**Excerpted passage:**
.....

The US president had earlier mentioned that he intended to raise his concerns about high oil prices face-to-face with Custodian of the Two Holy Mosques King Abdullah at the king’s ranch in Janadriya, near Riyadh.
“OPEC should understand that if they can put more supply on the market it will be helpful,” Bush told reporters when asked what the oil group could do to alleviate high oil prices. “I will say to His Majesty that high energy prices can affect economic growth because it’s painful for our consumers. It could cause the US economy to slow down,” he said.
Responding to Bush’s calls hours later, Petroleum and Mineral Resources Minister Ali Al-Naimi said: “We will raise production when the market justifies it, this is our policy... We as a producing country look to maintain the fundamentals of the oil market as healthy as possible.”
While saying Saudi Arabia does not wish to see any country go through stagnation or recession, Al-Naimi said oil prices were not the only cause of such misfortune. “Presidents and kings have every right, every privilege to comment or ask or say whatever they want. The concern for the US economy is valid, but what affects the economy is more than the impact of oil,” he said.
“Concerns about the US economic growth are valid. But the US economy is more than just the price of oil,” Al-Naimi said. “OPEC is not the only influence... Non-OPEC countries are also producing oil.”
Al-Naimi declined to say if OPEC, the source of a third of the world’s oil, would raise output at its Feb. 1 meeting in Vienna. OPEC has repeatedly said it is pumping enough crude and blames speculation, a weak dollar and geopolitical tensions — such as fears of war with Iran — for record high oil prices.
Al-Naimi said the Kingdom had two million barrels per day in spare output capacity and was working hard to ensure the market was well supplied and balanced. He said Saudi Arabia was spending $90 billion to expand oil, gas and petrochemical capacity over the next five years.
French President Nicolas Sarkozy, who is also touring the Gulf, said in Riyadh on Monday that oil should be closer to $70 per barrel than the current price of being above $90. Sarkozy too urged Saudi Arabia to use its influence to moderate prices.
Meanwhile, Bush again warned Tehran of serious consequences if Iranian vessels confronted US war ships in the Gulf, but said he had told GCC leaders he wanted to solve the standoff over Iran’s atomic program diplomatically.
“If they hit our ships, we will hold Iran responsible,” Bush said. “They’d better be careful and not be provocative.”
Iran has denied US accounts of a naval incident in which Washington says Iranian vessels threatened three US ships in the Strait of Hormuz.
Bush said he had faced questions from Gulf leaders about whether last month’s US intelligence report, which said Iran stopped an active nuclear program in 2003, signaled a lessening of resolve against Tehran. He said he assured them that Washington remained committed and that “they (Iran) are still a threat.”
Riyadh has called for restraint in the standoff between Tehran and Washington.

.....

**Instructions for the task:**
Can you give the article again, starting at "French President Nicolas" and ending at "atomic program diplomatically.", with "the Gulf" swapped for "the Persian Gulf"? Work from the article and nothing else.

**Data provided:**

.....

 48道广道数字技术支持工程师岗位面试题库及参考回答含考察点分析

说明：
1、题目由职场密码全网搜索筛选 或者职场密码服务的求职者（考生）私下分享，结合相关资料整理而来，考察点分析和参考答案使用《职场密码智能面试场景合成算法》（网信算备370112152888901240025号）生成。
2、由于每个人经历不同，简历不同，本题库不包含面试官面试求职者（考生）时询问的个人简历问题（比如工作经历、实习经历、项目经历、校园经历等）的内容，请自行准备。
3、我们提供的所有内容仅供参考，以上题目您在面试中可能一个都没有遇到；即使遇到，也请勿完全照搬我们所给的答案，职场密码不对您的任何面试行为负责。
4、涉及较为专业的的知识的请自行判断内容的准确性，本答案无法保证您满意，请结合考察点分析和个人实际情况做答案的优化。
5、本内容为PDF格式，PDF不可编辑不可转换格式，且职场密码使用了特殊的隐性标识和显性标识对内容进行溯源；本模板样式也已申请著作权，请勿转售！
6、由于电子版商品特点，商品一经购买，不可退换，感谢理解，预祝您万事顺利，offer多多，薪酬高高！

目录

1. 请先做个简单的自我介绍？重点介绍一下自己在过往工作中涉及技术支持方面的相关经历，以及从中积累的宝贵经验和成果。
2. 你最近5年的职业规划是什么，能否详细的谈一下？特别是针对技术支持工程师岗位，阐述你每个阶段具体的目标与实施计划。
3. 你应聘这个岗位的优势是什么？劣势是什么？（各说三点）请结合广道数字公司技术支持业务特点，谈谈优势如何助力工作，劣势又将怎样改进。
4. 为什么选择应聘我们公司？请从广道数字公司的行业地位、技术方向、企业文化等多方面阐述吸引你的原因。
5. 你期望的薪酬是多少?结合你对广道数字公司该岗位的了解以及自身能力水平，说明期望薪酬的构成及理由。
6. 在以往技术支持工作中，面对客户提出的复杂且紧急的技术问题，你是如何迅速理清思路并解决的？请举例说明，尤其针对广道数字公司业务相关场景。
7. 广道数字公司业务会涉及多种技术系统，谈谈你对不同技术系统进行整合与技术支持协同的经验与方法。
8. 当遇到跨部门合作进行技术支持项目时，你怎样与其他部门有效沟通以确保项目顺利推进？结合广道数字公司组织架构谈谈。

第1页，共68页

.....

**Exercise result:**
French President Nicolas Sarkozy, who is also touring the Persian Gulf, said in Riyadh on Monday that oil should be closer to $70 per barrel than the current price of being above $90. Sarkozy too urged Saudi Arabia to use its influence to moderate prices.
Meanwhile, Bush again warned Tehran of serious consequences if Iranian vessels confronted US war ships in the Persian Gulf, but said he had told GCC leaders he wanted to solve the standoff over Iran’s atomic program diplomatically.